About This Matrix Type Classifier

This tool identifies 20+ matrix types by checking dimensions, transpose relations (A vs Aᵀ), diagonal structure, determinant, rank, and orthogonality. It uses D3 for visualization and provides step-by-step reasoning. All analysis runs client-side—no data stored.

Authorship & Expertise

  • Author: Anish Nath
  • Background: Math and developer tools for education
  • Method: Tolerance-aware property checks

Trust & Privacy

  • Privacy: All analysis runs locally; no data stored
  • Client-side: Your matrices never leave your device
  • Support: @anish2good

Matrix Type Classifier: FAQ

How do you identify the type of a matrix?

Check dimensions first (square vs rectangular). For square matrices, compare A to Aᵀ (symmetric if A = Aᵀ, skew-symmetric if A = −Aᵀ), inspect diagonal entries, and compute determinant/rank for singularity. The tool automates these steps.

What matrix types does this detect?

Rectangular, square, row, column, zero, diagonal, scalar, identity, upper/lower triangular, symmetric, skew-symmetric, orthogonal, singular/non-singular, stochastic, and sparse; plus trace, determinant, rank and definiteness hints.

Why is my matrix flagged as singular?

A matrix is singular when det(A) = 0 or rows are linearly dependent.
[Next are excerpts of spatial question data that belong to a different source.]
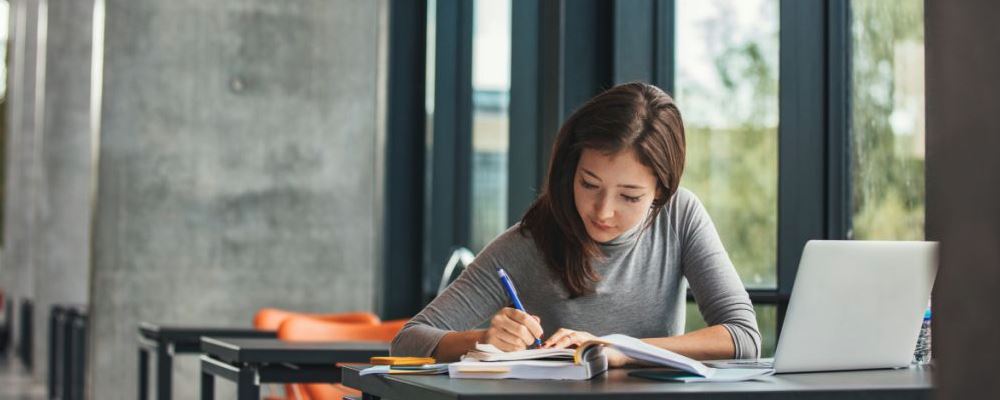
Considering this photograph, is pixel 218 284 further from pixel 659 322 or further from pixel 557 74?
pixel 659 322

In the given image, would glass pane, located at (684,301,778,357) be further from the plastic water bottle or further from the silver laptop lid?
the silver laptop lid

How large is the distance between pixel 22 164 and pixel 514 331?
13.2 m

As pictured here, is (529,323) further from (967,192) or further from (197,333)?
(197,333)

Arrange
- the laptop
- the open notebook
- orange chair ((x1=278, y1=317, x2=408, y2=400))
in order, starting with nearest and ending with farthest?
the open notebook < the laptop < orange chair ((x1=278, y1=317, x2=408, y2=400))

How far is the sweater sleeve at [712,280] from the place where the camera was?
2.26 metres

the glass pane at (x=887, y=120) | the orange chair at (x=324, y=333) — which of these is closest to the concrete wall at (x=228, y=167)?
the orange chair at (x=324, y=333)

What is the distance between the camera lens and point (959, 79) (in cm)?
75

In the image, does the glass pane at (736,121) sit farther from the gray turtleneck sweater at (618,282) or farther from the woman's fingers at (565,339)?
the woman's fingers at (565,339)

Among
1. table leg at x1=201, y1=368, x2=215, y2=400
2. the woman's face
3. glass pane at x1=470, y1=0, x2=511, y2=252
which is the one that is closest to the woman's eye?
the woman's face

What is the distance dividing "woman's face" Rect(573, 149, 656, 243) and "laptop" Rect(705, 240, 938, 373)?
1.48 ft

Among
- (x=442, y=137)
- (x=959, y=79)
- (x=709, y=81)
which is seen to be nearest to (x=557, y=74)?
(x=709, y=81)

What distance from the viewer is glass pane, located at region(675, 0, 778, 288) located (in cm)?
347

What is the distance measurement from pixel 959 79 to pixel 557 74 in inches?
137

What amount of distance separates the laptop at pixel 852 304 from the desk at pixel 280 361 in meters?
1.17
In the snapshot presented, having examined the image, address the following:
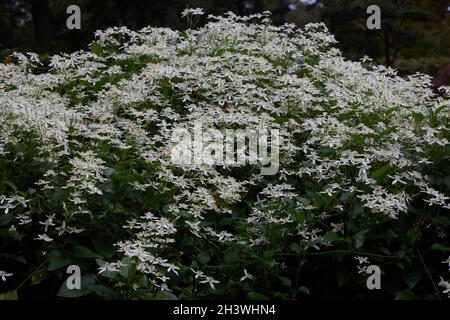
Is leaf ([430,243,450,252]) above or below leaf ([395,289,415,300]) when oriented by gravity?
above

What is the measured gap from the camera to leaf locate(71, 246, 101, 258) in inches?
82.4

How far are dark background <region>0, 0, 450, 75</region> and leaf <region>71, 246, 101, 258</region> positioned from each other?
833 cm

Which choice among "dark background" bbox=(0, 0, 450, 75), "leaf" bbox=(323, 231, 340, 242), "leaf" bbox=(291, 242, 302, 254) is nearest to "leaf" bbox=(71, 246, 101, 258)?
"leaf" bbox=(291, 242, 302, 254)

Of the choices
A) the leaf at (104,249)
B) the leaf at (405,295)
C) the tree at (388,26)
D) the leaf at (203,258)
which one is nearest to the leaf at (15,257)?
the leaf at (104,249)

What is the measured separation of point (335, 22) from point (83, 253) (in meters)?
9.32

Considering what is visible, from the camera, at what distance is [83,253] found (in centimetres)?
210

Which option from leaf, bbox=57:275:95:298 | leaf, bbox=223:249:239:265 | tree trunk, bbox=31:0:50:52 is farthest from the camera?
tree trunk, bbox=31:0:50:52

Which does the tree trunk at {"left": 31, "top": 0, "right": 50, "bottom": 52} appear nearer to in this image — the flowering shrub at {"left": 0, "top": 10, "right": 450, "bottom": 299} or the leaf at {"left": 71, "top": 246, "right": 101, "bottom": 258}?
the flowering shrub at {"left": 0, "top": 10, "right": 450, "bottom": 299}

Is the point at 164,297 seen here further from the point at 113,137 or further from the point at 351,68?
the point at 351,68

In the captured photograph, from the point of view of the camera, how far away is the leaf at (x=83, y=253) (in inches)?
82.4

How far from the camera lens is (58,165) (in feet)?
7.84

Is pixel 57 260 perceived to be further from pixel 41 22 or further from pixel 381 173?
pixel 41 22
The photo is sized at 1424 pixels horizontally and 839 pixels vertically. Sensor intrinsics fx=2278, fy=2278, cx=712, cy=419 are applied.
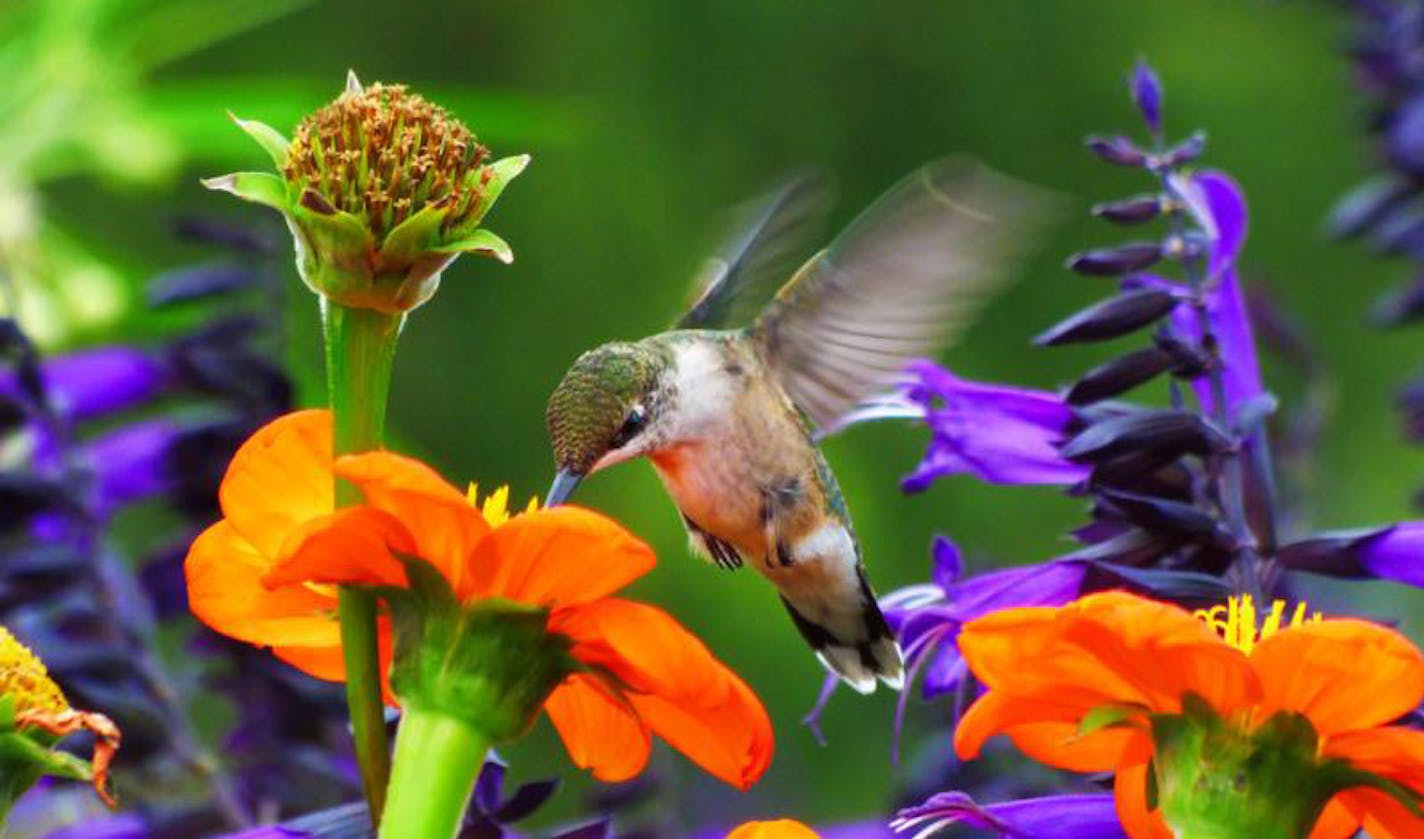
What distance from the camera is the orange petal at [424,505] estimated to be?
413 mm

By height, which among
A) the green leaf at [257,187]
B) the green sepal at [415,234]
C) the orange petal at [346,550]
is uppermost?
the green leaf at [257,187]

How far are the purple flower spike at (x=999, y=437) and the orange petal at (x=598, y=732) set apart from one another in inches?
8.1

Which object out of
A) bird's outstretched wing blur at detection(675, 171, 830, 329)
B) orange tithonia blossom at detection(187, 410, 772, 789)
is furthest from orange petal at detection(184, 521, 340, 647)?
bird's outstretched wing blur at detection(675, 171, 830, 329)

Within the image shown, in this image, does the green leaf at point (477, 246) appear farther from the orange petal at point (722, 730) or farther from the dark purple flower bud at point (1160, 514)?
the dark purple flower bud at point (1160, 514)

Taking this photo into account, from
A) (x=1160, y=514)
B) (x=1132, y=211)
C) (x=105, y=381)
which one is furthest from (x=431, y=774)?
(x=105, y=381)

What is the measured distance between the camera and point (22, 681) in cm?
44

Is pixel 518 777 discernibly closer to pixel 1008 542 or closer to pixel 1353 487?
pixel 1008 542

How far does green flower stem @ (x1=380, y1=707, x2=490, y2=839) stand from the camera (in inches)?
16.9

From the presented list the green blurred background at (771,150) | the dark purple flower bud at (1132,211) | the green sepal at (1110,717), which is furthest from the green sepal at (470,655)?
the green blurred background at (771,150)

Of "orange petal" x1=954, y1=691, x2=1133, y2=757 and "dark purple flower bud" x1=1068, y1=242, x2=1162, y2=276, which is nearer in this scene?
"orange petal" x1=954, y1=691, x2=1133, y2=757

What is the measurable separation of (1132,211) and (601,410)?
0.19 m

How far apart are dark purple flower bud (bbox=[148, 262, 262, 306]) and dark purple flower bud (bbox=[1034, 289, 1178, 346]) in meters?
0.43

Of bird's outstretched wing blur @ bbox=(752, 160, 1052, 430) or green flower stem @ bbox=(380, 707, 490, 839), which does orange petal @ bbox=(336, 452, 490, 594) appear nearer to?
green flower stem @ bbox=(380, 707, 490, 839)

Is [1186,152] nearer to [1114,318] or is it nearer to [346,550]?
[1114,318]
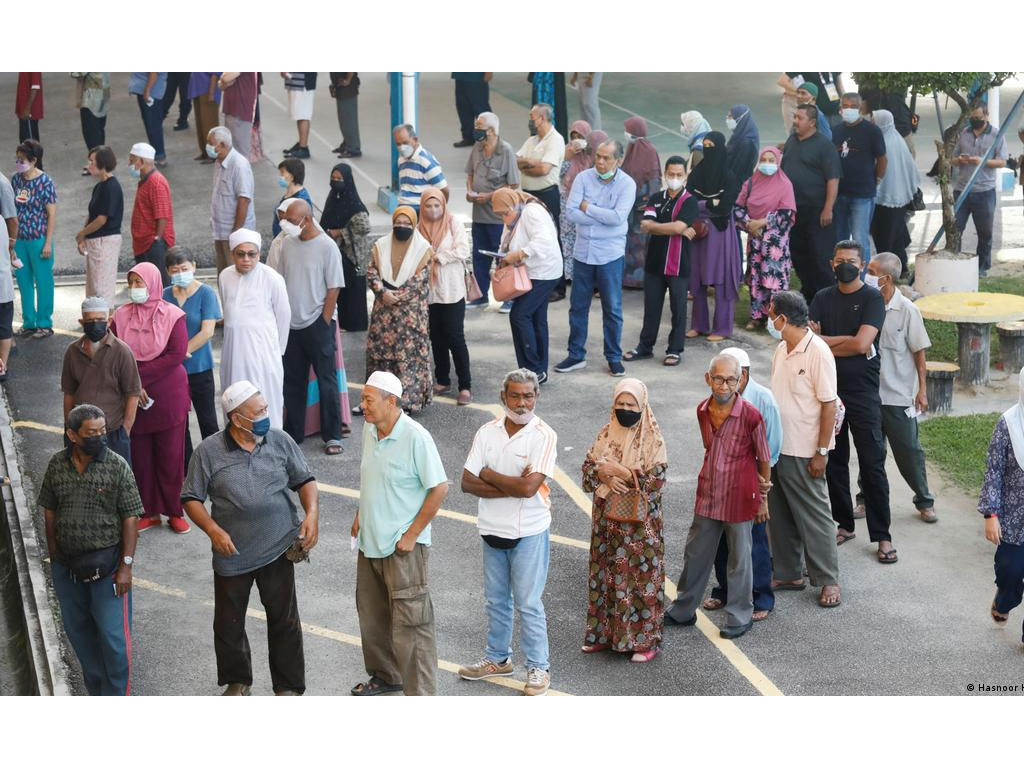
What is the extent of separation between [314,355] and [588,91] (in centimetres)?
850

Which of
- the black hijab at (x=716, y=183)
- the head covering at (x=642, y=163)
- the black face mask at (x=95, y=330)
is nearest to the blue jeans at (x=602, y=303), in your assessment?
the black hijab at (x=716, y=183)

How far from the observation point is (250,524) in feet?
23.1

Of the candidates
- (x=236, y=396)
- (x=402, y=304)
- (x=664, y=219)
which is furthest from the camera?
(x=664, y=219)

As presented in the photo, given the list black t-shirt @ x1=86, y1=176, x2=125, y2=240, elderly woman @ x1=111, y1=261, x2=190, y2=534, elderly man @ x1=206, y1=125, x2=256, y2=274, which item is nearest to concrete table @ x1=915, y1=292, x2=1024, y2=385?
elderly man @ x1=206, y1=125, x2=256, y2=274

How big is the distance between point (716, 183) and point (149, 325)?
5.51 metres

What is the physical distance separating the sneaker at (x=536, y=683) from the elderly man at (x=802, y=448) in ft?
5.89

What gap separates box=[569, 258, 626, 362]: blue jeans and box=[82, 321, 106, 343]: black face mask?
464 centimetres

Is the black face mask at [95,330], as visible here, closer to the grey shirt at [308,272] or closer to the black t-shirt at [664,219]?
the grey shirt at [308,272]

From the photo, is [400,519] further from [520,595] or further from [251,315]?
[251,315]

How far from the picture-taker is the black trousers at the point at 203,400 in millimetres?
9844

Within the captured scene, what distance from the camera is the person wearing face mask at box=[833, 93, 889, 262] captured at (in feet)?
44.5

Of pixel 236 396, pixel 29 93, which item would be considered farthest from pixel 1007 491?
pixel 29 93

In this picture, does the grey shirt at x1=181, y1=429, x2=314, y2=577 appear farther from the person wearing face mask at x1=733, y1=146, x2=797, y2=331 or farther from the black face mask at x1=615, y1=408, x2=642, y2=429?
the person wearing face mask at x1=733, y1=146, x2=797, y2=331
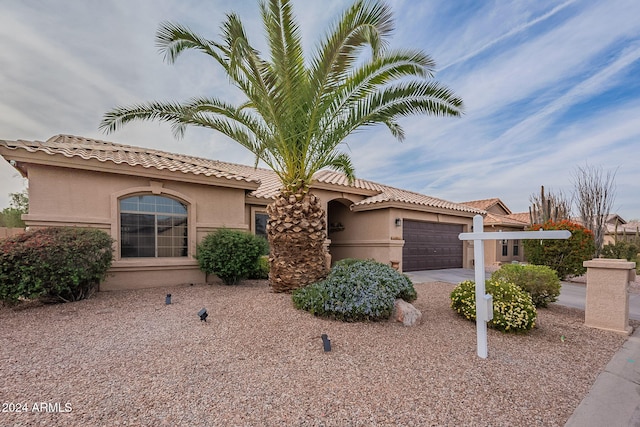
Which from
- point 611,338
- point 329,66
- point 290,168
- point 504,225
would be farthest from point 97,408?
point 504,225

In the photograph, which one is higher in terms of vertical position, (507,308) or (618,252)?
(507,308)

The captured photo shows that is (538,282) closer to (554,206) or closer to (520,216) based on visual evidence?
(554,206)

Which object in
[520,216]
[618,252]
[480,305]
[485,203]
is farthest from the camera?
[520,216]

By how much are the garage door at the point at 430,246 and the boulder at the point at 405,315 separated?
7.90m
The tool uses tolerance-aware elimination; very small determinants relative to entries are treated as singular.

How are matrix properties related to each other?

Many properties overlap: every identity matrix is diagonal, symmetric, and orthogonal. Every orthogonal matrix has det = ±1. Positive-definite matrices are always symmetric and non-singular. Understanding these relationships helps classify matrices quickly.